• 2019 July 24

    Containers stumbling but going up

    In the first half of 2019, Russia’s container market grew by 8.5% to 2.98 million TEUs. The industry experts say the growth can be as high as 9%, or 6.1 million TEUs, by the end of the year. However, certain macroeconomic and geopolitical conditions as well as development of outer ports on the Baltic Sea are required to ensure further stable growth.

    In the first half of 2019, Russia’s container market grew by 8.5%, year-on-year, to 2.98 million TEUs (loaded), says analytical review of InfraNews. Import containers handled in the ports account for 14.8%, export – 9.87%, transit – 0.55%.

    This figure is clear of dual accounting of short-sea traffic and takes into consideration loaded containers carried by road transport to/from the ports of Finland and the Baltic states. In the first half of the year, it totaled 161,000 TEUs, up 8.2%, year-on-year.

    According to InfraNews, the annual growth of container traffic in Russia can reach 10% provided that the price of raw materials is stable and US dollar rate is within 70-75 roubles.

    As Alexander Goloviznin, Director Analytics and Logistics, Morstroytechnology, said when commenting on the prospects of Primorsky MRC, further growth of container shipping is possible in case of lifting sanctions and counter sanctions and consequent revival of foreign trade. 

    Baltic horizons

    Meanwhile, certain amount of containers continues to flow via the ports of the neighboring countries (Baltic state and Finland) despite the excessive container facilities in the Baltic Basin of Russia. However, container throughput of Russian port in the Baltic Basin is approaching the records of 2012-13 when they handled more than 2.6 million TEUs. According to Administration of Baltic Sea Ports, container handling in the region in the first half of 2019 grew by 7.5% to 1,342,680 TEUs.

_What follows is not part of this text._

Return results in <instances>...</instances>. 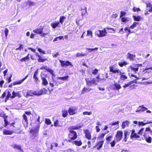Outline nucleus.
Segmentation results:
<instances>
[{"instance_id":"f257e3e1","label":"nucleus","mask_w":152,"mask_h":152,"mask_svg":"<svg viewBox=\"0 0 152 152\" xmlns=\"http://www.w3.org/2000/svg\"><path fill=\"white\" fill-rule=\"evenodd\" d=\"M142 66V64H134L132 65H130L127 68V71L129 72L128 75H130L131 73H136L139 70V67Z\"/></svg>"},{"instance_id":"f03ea898","label":"nucleus","mask_w":152,"mask_h":152,"mask_svg":"<svg viewBox=\"0 0 152 152\" xmlns=\"http://www.w3.org/2000/svg\"><path fill=\"white\" fill-rule=\"evenodd\" d=\"M40 127L39 125H37L34 129H31L30 131V139L31 140L34 139L38 135L39 132V129Z\"/></svg>"},{"instance_id":"7ed1b4c3","label":"nucleus","mask_w":152,"mask_h":152,"mask_svg":"<svg viewBox=\"0 0 152 152\" xmlns=\"http://www.w3.org/2000/svg\"><path fill=\"white\" fill-rule=\"evenodd\" d=\"M85 81L86 85L89 86L93 85H96L98 83V81H97L95 78H86Z\"/></svg>"},{"instance_id":"20e7f679","label":"nucleus","mask_w":152,"mask_h":152,"mask_svg":"<svg viewBox=\"0 0 152 152\" xmlns=\"http://www.w3.org/2000/svg\"><path fill=\"white\" fill-rule=\"evenodd\" d=\"M132 51L128 52L126 55V58L130 61H134L136 59V55L135 54H132Z\"/></svg>"},{"instance_id":"39448f33","label":"nucleus","mask_w":152,"mask_h":152,"mask_svg":"<svg viewBox=\"0 0 152 152\" xmlns=\"http://www.w3.org/2000/svg\"><path fill=\"white\" fill-rule=\"evenodd\" d=\"M40 77L42 80V84L45 86L48 84V82L46 78L48 77V75L46 74H43L41 73L40 74Z\"/></svg>"},{"instance_id":"423d86ee","label":"nucleus","mask_w":152,"mask_h":152,"mask_svg":"<svg viewBox=\"0 0 152 152\" xmlns=\"http://www.w3.org/2000/svg\"><path fill=\"white\" fill-rule=\"evenodd\" d=\"M59 62L60 63L61 66L62 67H66L69 66H73V65L69 61H63L61 60H59Z\"/></svg>"},{"instance_id":"0eeeda50","label":"nucleus","mask_w":152,"mask_h":152,"mask_svg":"<svg viewBox=\"0 0 152 152\" xmlns=\"http://www.w3.org/2000/svg\"><path fill=\"white\" fill-rule=\"evenodd\" d=\"M40 69L46 70L47 72H49L53 76H54L55 75L54 73L53 70L49 68L47 66H42L40 68Z\"/></svg>"},{"instance_id":"6e6552de","label":"nucleus","mask_w":152,"mask_h":152,"mask_svg":"<svg viewBox=\"0 0 152 152\" xmlns=\"http://www.w3.org/2000/svg\"><path fill=\"white\" fill-rule=\"evenodd\" d=\"M123 133L122 131H118L117 132L116 134L115 135V140L118 142L120 141L123 136Z\"/></svg>"},{"instance_id":"1a4fd4ad","label":"nucleus","mask_w":152,"mask_h":152,"mask_svg":"<svg viewBox=\"0 0 152 152\" xmlns=\"http://www.w3.org/2000/svg\"><path fill=\"white\" fill-rule=\"evenodd\" d=\"M7 96L6 98L4 99L5 96H1L0 97V102H2L4 101L6 102L7 101L8 99L9 98H10L11 99H13L16 96Z\"/></svg>"},{"instance_id":"9d476101","label":"nucleus","mask_w":152,"mask_h":152,"mask_svg":"<svg viewBox=\"0 0 152 152\" xmlns=\"http://www.w3.org/2000/svg\"><path fill=\"white\" fill-rule=\"evenodd\" d=\"M110 69V72H112L114 74H115L116 73H121V71L117 68H115V67L114 66H111L109 67Z\"/></svg>"},{"instance_id":"9b49d317","label":"nucleus","mask_w":152,"mask_h":152,"mask_svg":"<svg viewBox=\"0 0 152 152\" xmlns=\"http://www.w3.org/2000/svg\"><path fill=\"white\" fill-rule=\"evenodd\" d=\"M36 55L38 58L37 61L39 63H43L48 60L47 58H43L38 53H36Z\"/></svg>"},{"instance_id":"f8f14e48","label":"nucleus","mask_w":152,"mask_h":152,"mask_svg":"<svg viewBox=\"0 0 152 152\" xmlns=\"http://www.w3.org/2000/svg\"><path fill=\"white\" fill-rule=\"evenodd\" d=\"M48 92V90L45 88H43L38 91V94H34V93H32V94L34 95H41L42 94H47Z\"/></svg>"},{"instance_id":"ddd939ff","label":"nucleus","mask_w":152,"mask_h":152,"mask_svg":"<svg viewBox=\"0 0 152 152\" xmlns=\"http://www.w3.org/2000/svg\"><path fill=\"white\" fill-rule=\"evenodd\" d=\"M40 27L39 28H37L36 29L34 30L33 31L34 33L37 34H40V36H41V35H42V32H43V28L41 26H40Z\"/></svg>"},{"instance_id":"4468645a","label":"nucleus","mask_w":152,"mask_h":152,"mask_svg":"<svg viewBox=\"0 0 152 152\" xmlns=\"http://www.w3.org/2000/svg\"><path fill=\"white\" fill-rule=\"evenodd\" d=\"M50 31V30L49 27L48 26L45 27L44 28V31H43L42 34L41 35V36L42 37H45V35L49 34Z\"/></svg>"},{"instance_id":"2eb2a0df","label":"nucleus","mask_w":152,"mask_h":152,"mask_svg":"<svg viewBox=\"0 0 152 152\" xmlns=\"http://www.w3.org/2000/svg\"><path fill=\"white\" fill-rule=\"evenodd\" d=\"M69 137L71 140H75L77 138V135L76 132L70 133L68 134Z\"/></svg>"},{"instance_id":"dca6fc26","label":"nucleus","mask_w":152,"mask_h":152,"mask_svg":"<svg viewBox=\"0 0 152 152\" xmlns=\"http://www.w3.org/2000/svg\"><path fill=\"white\" fill-rule=\"evenodd\" d=\"M95 34L99 37H104V31L103 30H98L95 32Z\"/></svg>"},{"instance_id":"f3484780","label":"nucleus","mask_w":152,"mask_h":152,"mask_svg":"<svg viewBox=\"0 0 152 152\" xmlns=\"http://www.w3.org/2000/svg\"><path fill=\"white\" fill-rule=\"evenodd\" d=\"M38 69L35 71L33 76V78L34 79V82L37 83L39 82L40 81L39 80V79L37 76V75L38 74Z\"/></svg>"},{"instance_id":"a211bd4d","label":"nucleus","mask_w":152,"mask_h":152,"mask_svg":"<svg viewBox=\"0 0 152 152\" xmlns=\"http://www.w3.org/2000/svg\"><path fill=\"white\" fill-rule=\"evenodd\" d=\"M120 73V79L123 81H124L125 80L127 79L128 78V76L126 75H125V72H122L121 71Z\"/></svg>"},{"instance_id":"6ab92c4d","label":"nucleus","mask_w":152,"mask_h":152,"mask_svg":"<svg viewBox=\"0 0 152 152\" xmlns=\"http://www.w3.org/2000/svg\"><path fill=\"white\" fill-rule=\"evenodd\" d=\"M147 110L148 108L144 107L143 105L140 106L138 107V109L136 111V112H139L140 111L144 112Z\"/></svg>"},{"instance_id":"aec40b11","label":"nucleus","mask_w":152,"mask_h":152,"mask_svg":"<svg viewBox=\"0 0 152 152\" xmlns=\"http://www.w3.org/2000/svg\"><path fill=\"white\" fill-rule=\"evenodd\" d=\"M77 110V108L74 107H70L68 110V112L70 115H73L75 113V111Z\"/></svg>"},{"instance_id":"412c9836","label":"nucleus","mask_w":152,"mask_h":152,"mask_svg":"<svg viewBox=\"0 0 152 152\" xmlns=\"http://www.w3.org/2000/svg\"><path fill=\"white\" fill-rule=\"evenodd\" d=\"M85 133L86 134L85 136L86 137L88 140L91 139V136L90 133L89 131L87 129L85 131Z\"/></svg>"},{"instance_id":"4be33fe9","label":"nucleus","mask_w":152,"mask_h":152,"mask_svg":"<svg viewBox=\"0 0 152 152\" xmlns=\"http://www.w3.org/2000/svg\"><path fill=\"white\" fill-rule=\"evenodd\" d=\"M29 55V54L28 53L26 56L21 58L20 60V61L21 62H25L26 60H30Z\"/></svg>"},{"instance_id":"5701e85b","label":"nucleus","mask_w":152,"mask_h":152,"mask_svg":"<svg viewBox=\"0 0 152 152\" xmlns=\"http://www.w3.org/2000/svg\"><path fill=\"white\" fill-rule=\"evenodd\" d=\"M13 133V132L12 131L7 130L5 129H4L3 131V133L5 135H11Z\"/></svg>"},{"instance_id":"b1692460","label":"nucleus","mask_w":152,"mask_h":152,"mask_svg":"<svg viewBox=\"0 0 152 152\" xmlns=\"http://www.w3.org/2000/svg\"><path fill=\"white\" fill-rule=\"evenodd\" d=\"M129 64V63L125 61H124L123 62L120 61L118 63V65L120 67H123L124 66H126V65L128 64Z\"/></svg>"},{"instance_id":"393cba45","label":"nucleus","mask_w":152,"mask_h":152,"mask_svg":"<svg viewBox=\"0 0 152 152\" xmlns=\"http://www.w3.org/2000/svg\"><path fill=\"white\" fill-rule=\"evenodd\" d=\"M59 24V23L58 21H56L55 22L52 23L51 24V26L53 28H55L57 27Z\"/></svg>"},{"instance_id":"a878e982","label":"nucleus","mask_w":152,"mask_h":152,"mask_svg":"<svg viewBox=\"0 0 152 152\" xmlns=\"http://www.w3.org/2000/svg\"><path fill=\"white\" fill-rule=\"evenodd\" d=\"M129 123V121H125L123 122L122 124V128L124 129L126 126H128Z\"/></svg>"},{"instance_id":"bb28decb","label":"nucleus","mask_w":152,"mask_h":152,"mask_svg":"<svg viewBox=\"0 0 152 152\" xmlns=\"http://www.w3.org/2000/svg\"><path fill=\"white\" fill-rule=\"evenodd\" d=\"M134 80L130 81V82L127 83H125L123 86V87L124 88V89H125L127 87H129L131 84L134 83Z\"/></svg>"},{"instance_id":"cd10ccee","label":"nucleus","mask_w":152,"mask_h":152,"mask_svg":"<svg viewBox=\"0 0 152 152\" xmlns=\"http://www.w3.org/2000/svg\"><path fill=\"white\" fill-rule=\"evenodd\" d=\"M11 90L10 89L6 90L2 95H11Z\"/></svg>"},{"instance_id":"c85d7f7f","label":"nucleus","mask_w":152,"mask_h":152,"mask_svg":"<svg viewBox=\"0 0 152 152\" xmlns=\"http://www.w3.org/2000/svg\"><path fill=\"white\" fill-rule=\"evenodd\" d=\"M102 74H99L96 77V79H97L96 80L98 81V82L104 79V77L103 76H102Z\"/></svg>"},{"instance_id":"c756f323","label":"nucleus","mask_w":152,"mask_h":152,"mask_svg":"<svg viewBox=\"0 0 152 152\" xmlns=\"http://www.w3.org/2000/svg\"><path fill=\"white\" fill-rule=\"evenodd\" d=\"M124 30L126 31V32L127 33L126 35L127 37H128L130 34L133 32V31H131L130 29L127 27L125 28Z\"/></svg>"},{"instance_id":"7c9ffc66","label":"nucleus","mask_w":152,"mask_h":152,"mask_svg":"<svg viewBox=\"0 0 152 152\" xmlns=\"http://www.w3.org/2000/svg\"><path fill=\"white\" fill-rule=\"evenodd\" d=\"M91 89H89L88 88H86L85 87H84L83 89L82 90L81 94H83L85 93H86L89 91Z\"/></svg>"},{"instance_id":"2f4dec72","label":"nucleus","mask_w":152,"mask_h":152,"mask_svg":"<svg viewBox=\"0 0 152 152\" xmlns=\"http://www.w3.org/2000/svg\"><path fill=\"white\" fill-rule=\"evenodd\" d=\"M82 127V126L77 125V126H71V129L73 130H77L80 129Z\"/></svg>"},{"instance_id":"473e14b6","label":"nucleus","mask_w":152,"mask_h":152,"mask_svg":"<svg viewBox=\"0 0 152 152\" xmlns=\"http://www.w3.org/2000/svg\"><path fill=\"white\" fill-rule=\"evenodd\" d=\"M133 18L134 20V21H140L142 19L141 17L139 15L137 16L135 15H133Z\"/></svg>"},{"instance_id":"72a5a7b5","label":"nucleus","mask_w":152,"mask_h":152,"mask_svg":"<svg viewBox=\"0 0 152 152\" xmlns=\"http://www.w3.org/2000/svg\"><path fill=\"white\" fill-rule=\"evenodd\" d=\"M129 134L130 132L127 131H125L124 132V141L125 142H126V139H127V137L129 135Z\"/></svg>"},{"instance_id":"f704fd0d","label":"nucleus","mask_w":152,"mask_h":152,"mask_svg":"<svg viewBox=\"0 0 152 152\" xmlns=\"http://www.w3.org/2000/svg\"><path fill=\"white\" fill-rule=\"evenodd\" d=\"M69 77L68 75H66L64 77H58V79L60 80H68Z\"/></svg>"},{"instance_id":"c9c22d12","label":"nucleus","mask_w":152,"mask_h":152,"mask_svg":"<svg viewBox=\"0 0 152 152\" xmlns=\"http://www.w3.org/2000/svg\"><path fill=\"white\" fill-rule=\"evenodd\" d=\"M104 141H101L98 142L97 145L98 147L97 148V149L98 150H99L102 147L104 143Z\"/></svg>"},{"instance_id":"e433bc0d","label":"nucleus","mask_w":152,"mask_h":152,"mask_svg":"<svg viewBox=\"0 0 152 152\" xmlns=\"http://www.w3.org/2000/svg\"><path fill=\"white\" fill-rule=\"evenodd\" d=\"M12 146L15 148H16L17 149L20 150V151H23V150L20 147V146L19 145H17L16 144H15Z\"/></svg>"},{"instance_id":"4c0bfd02","label":"nucleus","mask_w":152,"mask_h":152,"mask_svg":"<svg viewBox=\"0 0 152 152\" xmlns=\"http://www.w3.org/2000/svg\"><path fill=\"white\" fill-rule=\"evenodd\" d=\"M23 82V80H21L18 81H15L13 83H11V84H12L13 86H15L17 85H19L21 84Z\"/></svg>"},{"instance_id":"58836bf2","label":"nucleus","mask_w":152,"mask_h":152,"mask_svg":"<svg viewBox=\"0 0 152 152\" xmlns=\"http://www.w3.org/2000/svg\"><path fill=\"white\" fill-rule=\"evenodd\" d=\"M151 123H152V121H149V123H144L142 121V122H139L138 123V125L139 126H140L141 125L144 126V125H145L146 124H151Z\"/></svg>"},{"instance_id":"ea45409f","label":"nucleus","mask_w":152,"mask_h":152,"mask_svg":"<svg viewBox=\"0 0 152 152\" xmlns=\"http://www.w3.org/2000/svg\"><path fill=\"white\" fill-rule=\"evenodd\" d=\"M114 86L115 88L117 90H118L121 88V86L120 84L117 83H114Z\"/></svg>"},{"instance_id":"a19ab883","label":"nucleus","mask_w":152,"mask_h":152,"mask_svg":"<svg viewBox=\"0 0 152 152\" xmlns=\"http://www.w3.org/2000/svg\"><path fill=\"white\" fill-rule=\"evenodd\" d=\"M66 19V17L64 16H61L60 17L59 19V22L61 24H63V23Z\"/></svg>"},{"instance_id":"79ce46f5","label":"nucleus","mask_w":152,"mask_h":152,"mask_svg":"<svg viewBox=\"0 0 152 152\" xmlns=\"http://www.w3.org/2000/svg\"><path fill=\"white\" fill-rule=\"evenodd\" d=\"M113 137V135L112 134L110 135H107L106 138V140L108 142H109L111 140V139Z\"/></svg>"},{"instance_id":"37998d69","label":"nucleus","mask_w":152,"mask_h":152,"mask_svg":"<svg viewBox=\"0 0 152 152\" xmlns=\"http://www.w3.org/2000/svg\"><path fill=\"white\" fill-rule=\"evenodd\" d=\"M149 131L151 133H152V131L151 130L150 127H148L146 129L145 132L144 133L143 136L144 137L146 136V134L147 133V132Z\"/></svg>"},{"instance_id":"c03bdc74","label":"nucleus","mask_w":152,"mask_h":152,"mask_svg":"<svg viewBox=\"0 0 152 152\" xmlns=\"http://www.w3.org/2000/svg\"><path fill=\"white\" fill-rule=\"evenodd\" d=\"M82 15L85 14L87 12V8L86 7H85L84 8H82L81 10Z\"/></svg>"},{"instance_id":"a18cd8bd","label":"nucleus","mask_w":152,"mask_h":152,"mask_svg":"<svg viewBox=\"0 0 152 152\" xmlns=\"http://www.w3.org/2000/svg\"><path fill=\"white\" fill-rule=\"evenodd\" d=\"M19 47L16 48V50H19L20 51L21 50H23V44H19Z\"/></svg>"},{"instance_id":"49530a36","label":"nucleus","mask_w":152,"mask_h":152,"mask_svg":"<svg viewBox=\"0 0 152 152\" xmlns=\"http://www.w3.org/2000/svg\"><path fill=\"white\" fill-rule=\"evenodd\" d=\"M138 23V22H134L133 24L130 26L129 28L132 29H134V28L136 27L137 24Z\"/></svg>"},{"instance_id":"de8ad7c7","label":"nucleus","mask_w":152,"mask_h":152,"mask_svg":"<svg viewBox=\"0 0 152 152\" xmlns=\"http://www.w3.org/2000/svg\"><path fill=\"white\" fill-rule=\"evenodd\" d=\"M74 144H75L76 145L80 146L82 144V142L81 141H74Z\"/></svg>"},{"instance_id":"09e8293b","label":"nucleus","mask_w":152,"mask_h":152,"mask_svg":"<svg viewBox=\"0 0 152 152\" xmlns=\"http://www.w3.org/2000/svg\"><path fill=\"white\" fill-rule=\"evenodd\" d=\"M12 74H11L10 75V76L9 77L7 78L6 80L7 81V83H10L12 81L11 78L12 77Z\"/></svg>"},{"instance_id":"8fccbe9b","label":"nucleus","mask_w":152,"mask_h":152,"mask_svg":"<svg viewBox=\"0 0 152 152\" xmlns=\"http://www.w3.org/2000/svg\"><path fill=\"white\" fill-rule=\"evenodd\" d=\"M107 31L110 33H114L115 31V30L114 28H109L108 27H107L106 28Z\"/></svg>"},{"instance_id":"3c124183","label":"nucleus","mask_w":152,"mask_h":152,"mask_svg":"<svg viewBox=\"0 0 152 152\" xmlns=\"http://www.w3.org/2000/svg\"><path fill=\"white\" fill-rule=\"evenodd\" d=\"M68 115L67 111L66 110H64L62 112V116L64 118L66 117Z\"/></svg>"},{"instance_id":"603ef678","label":"nucleus","mask_w":152,"mask_h":152,"mask_svg":"<svg viewBox=\"0 0 152 152\" xmlns=\"http://www.w3.org/2000/svg\"><path fill=\"white\" fill-rule=\"evenodd\" d=\"M64 38V37L61 36H60L58 37H56L53 40V41L55 42L58 40V39L59 40H61Z\"/></svg>"},{"instance_id":"864d4df0","label":"nucleus","mask_w":152,"mask_h":152,"mask_svg":"<svg viewBox=\"0 0 152 152\" xmlns=\"http://www.w3.org/2000/svg\"><path fill=\"white\" fill-rule=\"evenodd\" d=\"M28 5L29 6H32L36 4V3L33 1H29L28 2Z\"/></svg>"},{"instance_id":"5fc2aeb1","label":"nucleus","mask_w":152,"mask_h":152,"mask_svg":"<svg viewBox=\"0 0 152 152\" xmlns=\"http://www.w3.org/2000/svg\"><path fill=\"white\" fill-rule=\"evenodd\" d=\"M146 141L150 143L151 142V137H145Z\"/></svg>"},{"instance_id":"6e6d98bb","label":"nucleus","mask_w":152,"mask_h":152,"mask_svg":"<svg viewBox=\"0 0 152 152\" xmlns=\"http://www.w3.org/2000/svg\"><path fill=\"white\" fill-rule=\"evenodd\" d=\"M98 49V48H86V50L88 51L89 52H91L92 51L95 50H97Z\"/></svg>"},{"instance_id":"4d7b16f0","label":"nucleus","mask_w":152,"mask_h":152,"mask_svg":"<svg viewBox=\"0 0 152 152\" xmlns=\"http://www.w3.org/2000/svg\"><path fill=\"white\" fill-rule=\"evenodd\" d=\"M45 123L48 125L50 124L51 122L50 119L46 118L45 119Z\"/></svg>"},{"instance_id":"13d9d810","label":"nucleus","mask_w":152,"mask_h":152,"mask_svg":"<svg viewBox=\"0 0 152 152\" xmlns=\"http://www.w3.org/2000/svg\"><path fill=\"white\" fill-rule=\"evenodd\" d=\"M9 31V30L7 28H5L4 31V32L5 33V36L6 38H7V37L8 35Z\"/></svg>"},{"instance_id":"bf43d9fd","label":"nucleus","mask_w":152,"mask_h":152,"mask_svg":"<svg viewBox=\"0 0 152 152\" xmlns=\"http://www.w3.org/2000/svg\"><path fill=\"white\" fill-rule=\"evenodd\" d=\"M86 55V54L77 53L76 54V57H79L80 56H85Z\"/></svg>"},{"instance_id":"052dcab7","label":"nucleus","mask_w":152,"mask_h":152,"mask_svg":"<svg viewBox=\"0 0 152 152\" xmlns=\"http://www.w3.org/2000/svg\"><path fill=\"white\" fill-rule=\"evenodd\" d=\"M87 35L88 36H91V37H92V32L89 30L87 31Z\"/></svg>"},{"instance_id":"680f3d73","label":"nucleus","mask_w":152,"mask_h":152,"mask_svg":"<svg viewBox=\"0 0 152 152\" xmlns=\"http://www.w3.org/2000/svg\"><path fill=\"white\" fill-rule=\"evenodd\" d=\"M128 18H126L125 17H122L121 18V21L124 22H127L128 21Z\"/></svg>"},{"instance_id":"e2e57ef3","label":"nucleus","mask_w":152,"mask_h":152,"mask_svg":"<svg viewBox=\"0 0 152 152\" xmlns=\"http://www.w3.org/2000/svg\"><path fill=\"white\" fill-rule=\"evenodd\" d=\"M98 70L97 69H95L94 70H92V73L94 75H96L97 74L98 72Z\"/></svg>"},{"instance_id":"0e129e2a","label":"nucleus","mask_w":152,"mask_h":152,"mask_svg":"<svg viewBox=\"0 0 152 152\" xmlns=\"http://www.w3.org/2000/svg\"><path fill=\"white\" fill-rule=\"evenodd\" d=\"M4 127H6L7 125L9 124L7 120L6 119H4Z\"/></svg>"},{"instance_id":"69168bd1","label":"nucleus","mask_w":152,"mask_h":152,"mask_svg":"<svg viewBox=\"0 0 152 152\" xmlns=\"http://www.w3.org/2000/svg\"><path fill=\"white\" fill-rule=\"evenodd\" d=\"M23 117L24 120H25L26 123L27 124L28 123V120H27V118L26 115L25 114H23Z\"/></svg>"},{"instance_id":"338daca9","label":"nucleus","mask_w":152,"mask_h":152,"mask_svg":"<svg viewBox=\"0 0 152 152\" xmlns=\"http://www.w3.org/2000/svg\"><path fill=\"white\" fill-rule=\"evenodd\" d=\"M132 10L134 12H136V11H138L140 10V8H137L135 7H133Z\"/></svg>"},{"instance_id":"774afa93","label":"nucleus","mask_w":152,"mask_h":152,"mask_svg":"<svg viewBox=\"0 0 152 152\" xmlns=\"http://www.w3.org/2000/svg\"><path fill=\"white\" fill-rule=\"evenodd\" d=\"M104 136V134L102 133V134H99V136L98 137V138L99 140L103 138Z\"/></svg>"}]
</instances>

    The persistence of container flow via the foreign ports should be attributed to customs and stevedores activities (the range and gap of customs value, difference of storage  conditions, etc.) and to structural features of Russia’s stevedoring market services. Most of container facilities are located in the overloaded part of Saint-Petersburg adjacent to the city center while container facilities in Ust-Luga with their large ‘transportation leg’ are being converted for handling other types of cargo. 

    The situation can be improved through the development of outer ports, the concept having been under discussion from the beginning of 2000s. A successful example of it is Bronka located outside the city and providing convenient transport approaches bypassing main city districts.
    Another outer port – Primorsky MRC – can appear on the opposite (northern) shore of the Gulf of Finland. The project foresees the construction of container facilities and a private road linking up with the Scandinavia highway.

    Besides, the development of such outer ports creates conditions for appearance of industry and logistic zones around them. Such zones can generate additional cargo flows since the development of the global container market is driven primarily by industrial goods.

    Also, it is not a secret that shifting of port facilities outside the main city territory has long been under discussion in Saint-Petersburg. The development of outer ports will naturally contribute to this through internal competition.

    In our opinion, the authorities of Saint-Petersburg and the Leningrad Region should integrate their efforts and elaborate a joint strategy for further development of port facilities in the mid- and long-run as well as for creation of industrial and logistic zones.